**Records supplied:**
====

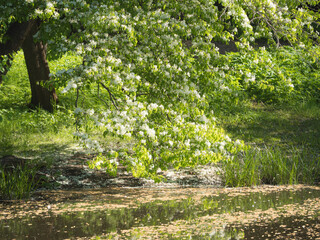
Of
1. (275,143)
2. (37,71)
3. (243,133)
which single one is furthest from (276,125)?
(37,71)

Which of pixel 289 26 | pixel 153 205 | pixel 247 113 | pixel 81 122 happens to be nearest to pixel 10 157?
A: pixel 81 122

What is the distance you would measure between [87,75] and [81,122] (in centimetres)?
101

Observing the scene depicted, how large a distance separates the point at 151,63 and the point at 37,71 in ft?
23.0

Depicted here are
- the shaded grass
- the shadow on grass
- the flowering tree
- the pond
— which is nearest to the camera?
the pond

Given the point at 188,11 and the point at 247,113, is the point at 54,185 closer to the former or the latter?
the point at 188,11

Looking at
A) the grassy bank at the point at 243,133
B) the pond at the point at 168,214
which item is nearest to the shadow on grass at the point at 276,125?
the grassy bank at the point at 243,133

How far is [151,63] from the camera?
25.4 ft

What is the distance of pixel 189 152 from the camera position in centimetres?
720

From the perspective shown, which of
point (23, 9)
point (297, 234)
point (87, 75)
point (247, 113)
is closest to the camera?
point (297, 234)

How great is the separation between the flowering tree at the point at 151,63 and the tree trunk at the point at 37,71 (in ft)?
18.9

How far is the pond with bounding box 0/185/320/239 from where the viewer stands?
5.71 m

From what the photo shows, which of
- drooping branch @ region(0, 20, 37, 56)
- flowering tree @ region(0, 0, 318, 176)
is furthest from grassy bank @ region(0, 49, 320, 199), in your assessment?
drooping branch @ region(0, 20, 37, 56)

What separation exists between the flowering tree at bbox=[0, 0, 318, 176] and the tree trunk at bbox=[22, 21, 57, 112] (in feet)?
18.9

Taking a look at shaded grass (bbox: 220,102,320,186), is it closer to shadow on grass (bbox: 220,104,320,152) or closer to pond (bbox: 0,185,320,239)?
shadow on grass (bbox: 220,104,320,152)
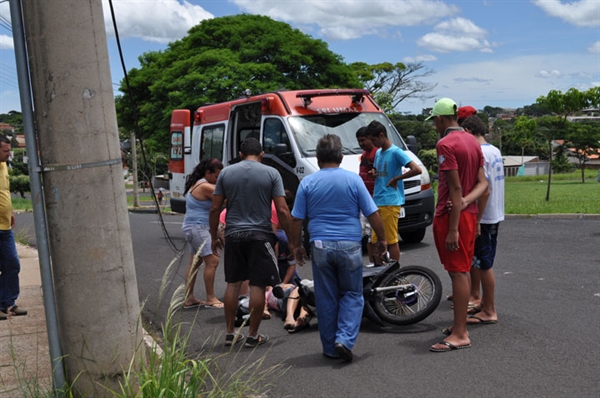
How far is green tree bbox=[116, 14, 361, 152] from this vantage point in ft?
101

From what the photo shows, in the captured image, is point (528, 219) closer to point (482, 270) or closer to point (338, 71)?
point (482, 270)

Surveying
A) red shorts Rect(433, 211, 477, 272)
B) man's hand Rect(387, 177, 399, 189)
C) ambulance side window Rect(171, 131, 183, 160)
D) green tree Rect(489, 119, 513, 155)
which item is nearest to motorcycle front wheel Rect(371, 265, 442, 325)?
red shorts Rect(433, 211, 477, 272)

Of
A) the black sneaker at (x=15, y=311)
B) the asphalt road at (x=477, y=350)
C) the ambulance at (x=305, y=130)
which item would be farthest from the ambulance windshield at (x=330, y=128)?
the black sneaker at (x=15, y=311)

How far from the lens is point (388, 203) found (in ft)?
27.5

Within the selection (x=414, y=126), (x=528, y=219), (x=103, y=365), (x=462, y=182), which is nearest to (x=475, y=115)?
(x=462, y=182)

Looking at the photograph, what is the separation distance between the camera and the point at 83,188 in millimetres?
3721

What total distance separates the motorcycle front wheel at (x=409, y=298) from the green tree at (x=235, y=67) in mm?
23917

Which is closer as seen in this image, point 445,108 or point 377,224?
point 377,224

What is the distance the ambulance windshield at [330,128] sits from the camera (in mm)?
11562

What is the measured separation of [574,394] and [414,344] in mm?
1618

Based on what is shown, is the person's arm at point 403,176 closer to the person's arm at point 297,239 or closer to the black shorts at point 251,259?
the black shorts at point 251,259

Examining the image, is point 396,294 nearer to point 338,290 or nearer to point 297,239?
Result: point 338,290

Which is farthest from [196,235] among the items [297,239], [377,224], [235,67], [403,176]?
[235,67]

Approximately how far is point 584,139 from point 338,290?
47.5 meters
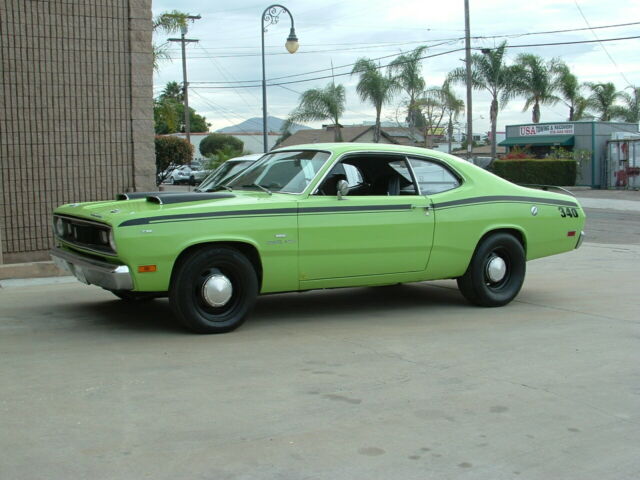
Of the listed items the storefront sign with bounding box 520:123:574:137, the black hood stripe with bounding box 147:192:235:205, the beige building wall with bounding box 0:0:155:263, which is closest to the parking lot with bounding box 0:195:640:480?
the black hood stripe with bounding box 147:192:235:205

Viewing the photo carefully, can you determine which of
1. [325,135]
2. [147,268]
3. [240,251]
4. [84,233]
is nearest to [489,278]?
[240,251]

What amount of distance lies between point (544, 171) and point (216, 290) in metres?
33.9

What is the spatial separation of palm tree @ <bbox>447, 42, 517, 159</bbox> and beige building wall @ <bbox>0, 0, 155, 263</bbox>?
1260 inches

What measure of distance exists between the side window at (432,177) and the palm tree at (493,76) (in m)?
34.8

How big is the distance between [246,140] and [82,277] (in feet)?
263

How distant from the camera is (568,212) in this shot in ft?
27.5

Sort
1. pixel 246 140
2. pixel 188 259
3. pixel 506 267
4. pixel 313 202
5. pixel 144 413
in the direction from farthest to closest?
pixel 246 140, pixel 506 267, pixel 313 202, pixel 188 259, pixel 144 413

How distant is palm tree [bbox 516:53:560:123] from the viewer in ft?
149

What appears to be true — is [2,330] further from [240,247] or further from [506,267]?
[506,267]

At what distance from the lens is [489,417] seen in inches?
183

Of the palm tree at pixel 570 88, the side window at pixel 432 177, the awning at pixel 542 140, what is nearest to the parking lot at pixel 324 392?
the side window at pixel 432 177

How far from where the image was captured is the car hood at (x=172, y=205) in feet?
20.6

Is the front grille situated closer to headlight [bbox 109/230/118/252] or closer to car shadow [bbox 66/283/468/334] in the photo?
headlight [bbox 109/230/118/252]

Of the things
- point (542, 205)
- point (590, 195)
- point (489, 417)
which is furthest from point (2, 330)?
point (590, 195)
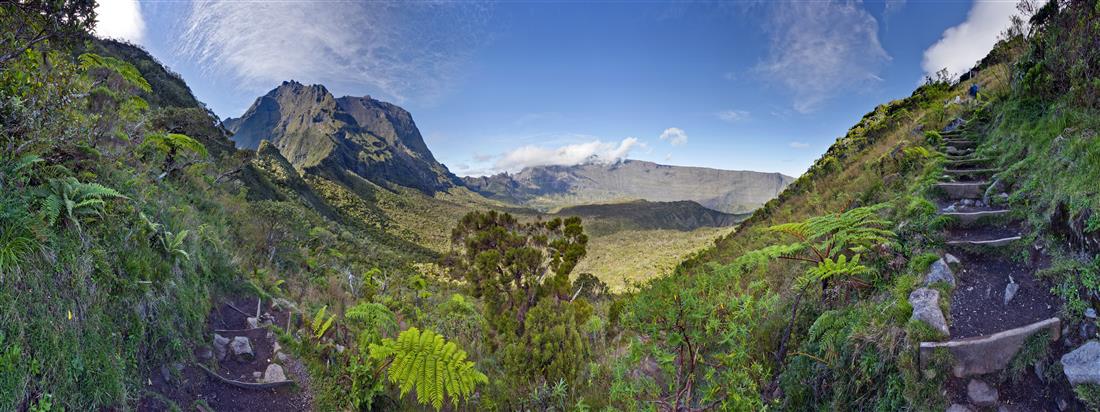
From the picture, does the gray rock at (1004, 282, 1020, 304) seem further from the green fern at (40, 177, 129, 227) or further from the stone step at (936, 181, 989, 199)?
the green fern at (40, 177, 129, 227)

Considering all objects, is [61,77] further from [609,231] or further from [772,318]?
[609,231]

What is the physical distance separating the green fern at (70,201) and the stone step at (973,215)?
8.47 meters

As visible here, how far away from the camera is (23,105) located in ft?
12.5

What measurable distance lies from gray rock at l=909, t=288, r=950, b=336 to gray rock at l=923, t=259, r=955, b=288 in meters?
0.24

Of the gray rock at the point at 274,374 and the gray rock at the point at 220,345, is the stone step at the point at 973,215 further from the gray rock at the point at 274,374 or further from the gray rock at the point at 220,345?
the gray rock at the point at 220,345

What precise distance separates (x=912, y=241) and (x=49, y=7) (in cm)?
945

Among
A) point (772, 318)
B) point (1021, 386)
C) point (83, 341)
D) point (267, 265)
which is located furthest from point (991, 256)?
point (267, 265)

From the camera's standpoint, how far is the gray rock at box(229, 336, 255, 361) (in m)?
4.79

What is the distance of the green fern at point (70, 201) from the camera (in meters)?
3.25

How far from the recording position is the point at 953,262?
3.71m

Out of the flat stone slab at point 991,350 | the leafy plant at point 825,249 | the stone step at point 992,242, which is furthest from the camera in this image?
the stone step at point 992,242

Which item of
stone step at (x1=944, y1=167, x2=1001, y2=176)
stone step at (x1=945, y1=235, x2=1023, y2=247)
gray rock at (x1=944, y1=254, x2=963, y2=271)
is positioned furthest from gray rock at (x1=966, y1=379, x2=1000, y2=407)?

====

**Request:**
Rewrite all of the lines above with "flowering tree" swapped for "blossoming tree" wherever it appears, leaving everything else unchanged. Leave out the pictures.

**The completed task:**
Of
1. (275,143)
2. (37,71)
3. (243,133)
which single one is furthest from (276,125)?
(37,71)

Which of pixel 289 26 | pixel 153 205 | pixel 247 113 | pixel 81 122 happens to be nearest to pixel 10 157?
A: pixel 81 122

What is the distance you would measure between [87,75] and [81,122] (in centimetres)?
101

Observing the scene depicted, how large a distance separates the point at 151,63 and the point at 37,71 in ft?
23.0

Depicted here are
- the shaded grass
- the shadow on grass
- the blossoming tree
- the pond
— which is nearest to the camera?
the pond

Given the point at 188,11 and the point at 247,113, is the point at 54,185 closer to the former or the latter?
the point at 188,11

Looking at
A) the grassy bank at the point at 243,133
B) the pond at the point at 168,214
which item is nearest to the shadow on grass at the point at 276,125?
the grassy bank at the point at 243,133

How far is [151,63] from the camera?
25.4 ft

What is the distance of pixel 189 152 from the camera position in centimetres?
720

From the perspective shown, which of
point (23, 9)
point (297, 234)
point (87, 75)
point (247, 113)
is closest to the camera?
point (297, 234)

How great is the separation between the blossoming tree at the point at 151,63 and the tree trunk at the point at 37,71 (in ft)?
18.9

How far is the pond with bounding box 0/185/320/239 from where the viewer stands?
5.71 m

From what the photo shows, which of
- drooping branch @ region(0, 20, 37, 56)
- blossoming tree @ region(0, 0, 318, 176)
is furthest from grassy bank @ region(0, 49, 320, 199), in your assessment?
drooping branch @ region(0, 20, 37, 56)

What separation exists between the blossoming tree at bbox=[0, 0, 318, 176] and the tree trunk at bbox=[22, 21, 57, 112] (in feet)?
18.9

Taking a look at shaded grass (bbox: 220,102,320,186), is it closer to shadow on grass (bbox: 220,104,320,152) or closer to pond (bbox: 0,185,320,239)?
shadow on grass (bbox: 220,104,320,152)
How far is green tree bbox=[116, 14, 361, 152] from this vantage point in ft?
101

From what the photo shows, in the captured image, is point (528, 219) closer to point (482, 270) or closer to point (338, 71)?
point (482, 270)

Surveying
A) red shorts Rect(433, 211, 477, 272)
B) man's hand Rect(387, 177, 399, 189)
C) ambulance side window Rect(171, 131, 183, 160)
D) green tree Rect(489, 119, 513, 155)
which item is nearest to motorcycle front wheel Rect(371, 265, 442, 325)?
red shorts Rect(433, 211, 477, 272)

Of
A) the black sneaker at (x=15, y=311)
B) the asphalt road at (x=477, y=350)
C) the ambulance at (x=305, y=130)
which item would be farthest from the ambulance windshield at (x=330, y=128)?
the black sneaker at (x=15, y=311)

How far from the lens is point (388, 203) found (in ft)?
27.5

Within the selection (x=414, y=126), (x=528, y=219), (x=103, y=365), (x=462, y=182), which is nearest to (x=475, y=115)?
(x=462, y=182)

Looking at the photograph, what is the separation distance between the camera and the point at 83,188 in millimetres?
3721

What total distance separates the motorcycle front wheel at (x=409, y=298) from the green tree at (x=235, y=67) in mm?
23917

Which is closer as seen in this image, point 445,108 or point 377,224?
point 377,224

What is the distance the ambulance windshield at [330,128] sits from the camera (in mm)?
11562

What is the measured separation of [574,394] and [414,344] in mm?
1618

Based on what is shown, is the person's arm at point 403,176 closer to the person's arm at point 297,239 or closer to the black shorts at point 251,259?
the black shorts at point 251,259

Examining the image, is point 396,294 nearer to point 338,290 or nearer to point 297,239?
Result: point 338,290

Which is farthest from [196,235] among the items [297,239], [377,224], [235,67], [403,176]?
[235,67]

Approximately how far is point 584,139 from point 338,290?
47.5 meters
Of the listed items the storefront sign with bounding box 520:123:574:137, the black hood stripe with bounding box 147:192:235:205, the beige building wall with bounding box 0:0:155:263, which is closest to the parking lot with bounding box 0:195:640:480?
the black hood stripe with bounding box 147:192:235:205

Viewing the photo carefully, can you determine which of
1. [325,135]
2. [147,268]
3. [240,251]
4. [84,233]
is nearest to [489,278]?
[240,251]

What amount of distance lies between point (544, 171) and point (216, 290) in metres?
33.9

What is the spatial separation of palm tree @ <bbox>447, 42, 517, 159</bbox> and beige building wall @ <bbox>0, 0, 155, 263</bbox>?
1260 inches

What measure of distance exists between the side window at (432,177) and the palm tree at (493,76) (in m)?
34.8

How big is the distance between [246,140] and [82,277] (in feet)?
263

How distant from the camera is (568,212) in this shot in ft?
27.5

Sort
1. pixel 246 140
2. pixel 188 259
3. pixel 506 267
4. pixel 313 202
5. pixel 144 413
in the direction from farthest to closest?
pixel 246 140, pixel 506 267, pixel 313 202, pixel 188 259, pixel 144 413

How distant is palm tree [bbox 516:53:560:123] from the viewer in ft?
149

What appears to be true — is [2,330] further from [240,247] or further from [506,267]?
[506,267]

At what distance from the lens is [489,417] seen in inches?
183

Of the palm tree at pixel 570 88, the side window at pixel 432 177, the awning at pixel 542 140, what is nearest to the parking lot at pixel 324 392?
the side window at pixel 432 177

How far from where the image was captured is the car hood at (x=172, y=205) in feet?
20.6

Is the front grille situated closer to headlight [bbox 109/230/118/252] or closer to car shadow [bbox 66/283/468/334] in the photo?
headlight [bbox 109/230/118/252]

Of the things
- point (542, 205)
- point (590, 195)
- point (489, 417)
which is furthest from point (2, 330)?
point (590, 195)
From the picture, does the gray rock at (1004, 282, 1020, 304) seem further from the green fern at (40, 177, 129, 227) or further from the stone step at (936, 181, 989, 199)?
the green fern at (40, 177, 129, 227)

Considering all objects, is [61,77] further from [609,231] or further from [772,318]?
[609,231]

What is the physical distance separating the green fern at (70,201) and the stone step at (973,215)?
8.47 meters

As visible here, how far away from the camera is (23,105) located in ft?
12.5

What measurable distance lies from gray rock at l=909, t=288, r=950, b=336 to gray rock at l=923, t=259, r=955, b=288 in meters?
0.24

Of the gray rock at the point at 274,374 and the gray rock at the point at 220,345, is the stone step at the point at 973,215 further from the gray rock at the point at 274,374 or further from the gray rock at the point at 220,345?
the gray rock at the point at 220,345

What precise distance separates (x=912, y=241) and (x=49, y=7) (in cm)?
945

Among
A) point (772, 318)
B) point (1021, 386)
C) point (83, 341)
D) point (267, 265)
which is located furthest from point (991, 256)?
point (267, 265)

From the camera's standpoint, how far is the gray rock at box(229, 336, 255, 361) (in m)?
4.79

What is the distance of the green fern at point (70, 201) from the camera (in meters)?
3.25

How far from the recording position is the point at 953,262?
3.71m

Out of the flat stone slab at point 991,350 | the leafy plant at point 825,249 | the stone step at point 992,242, which is furthest from the camera in this image?
the stone step at point 992,242

Which item of
stone step at (x1=944, y1=167, x2=1001, y2=176)
stone step at (x1=945, y1=235, x2=1023, y2=247)
gray rock at (x1=944, y1=254, x2=963, y2=271)
is positioned furthest from gray rock at (x1=966, y1=379, x2=1000, y2=407)?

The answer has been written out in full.